Ja, mir wäre es auch lieber, wenn statt „die Politik“ konkret, jederzeit und immer, die handelnden Personen nebst ihrer Partei benannt werden würden. Gerade und auch bei Misserfolgen.
Aber genau das hat Herr Trittin wohl nicht gemeint, schade.
So muss ich weiterhin konsterniert hinnehmen, wenn Vertreter „der Politik“ und „der Medien“ hinsichtlich fehlgeschlagenen Handelns generalisieren, dass „wir das nicht hinreichend beachtet haben“ oder dass „die damalige Politik das noch nicht auf dem Schirm hatte“.
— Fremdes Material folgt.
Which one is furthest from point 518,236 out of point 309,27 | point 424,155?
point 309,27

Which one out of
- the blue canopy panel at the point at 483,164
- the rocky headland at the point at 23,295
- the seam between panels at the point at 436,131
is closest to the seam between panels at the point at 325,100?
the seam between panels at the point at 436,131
Wie bspw. die bis heute gänzlich ungelöste Endlagerung atomaren Mülls:
Wer aus „der Politik“, die dafür nicht einmal so allgemein benannt wird (dann heisst es nämlich „wir“), hat uns diese Katastrophe gegen kurzerhand kriminalisierte Bürgerbewegungen mit Polizeigewalt denn durchgesetzt, Herr Trittin?
Derzeit heisst es immer so hübsch „die Deutsche Bank“ (zahlte bspw. ihren Führungskräften das Fünffache dessen, was die Aktionäre erhielten u.a. an Boni), statt den sattsam bekannten Hauptverantwortlichen dafür wie für die desaströse Lage dieses Geldhauses überhaupt namentlich zu benennen, wie hiess er noch, der Merkelfreund, der Günstling „der Politik“, ich komme nicht darauf, sein Name ist zu lange in Presse und Rundfunk nicht mehr gefallen, er wird seltsamerweise ü-ber-haupt nicht mehr erwähnt – und nun ist er mir glatt entfallen.
Wie, Herr Trittin, heisst bitte nochmal der individualisierte Hauptverantwortliche für international gut 6.000 gegen „die Deutsche Bank“ geführte Prozesse?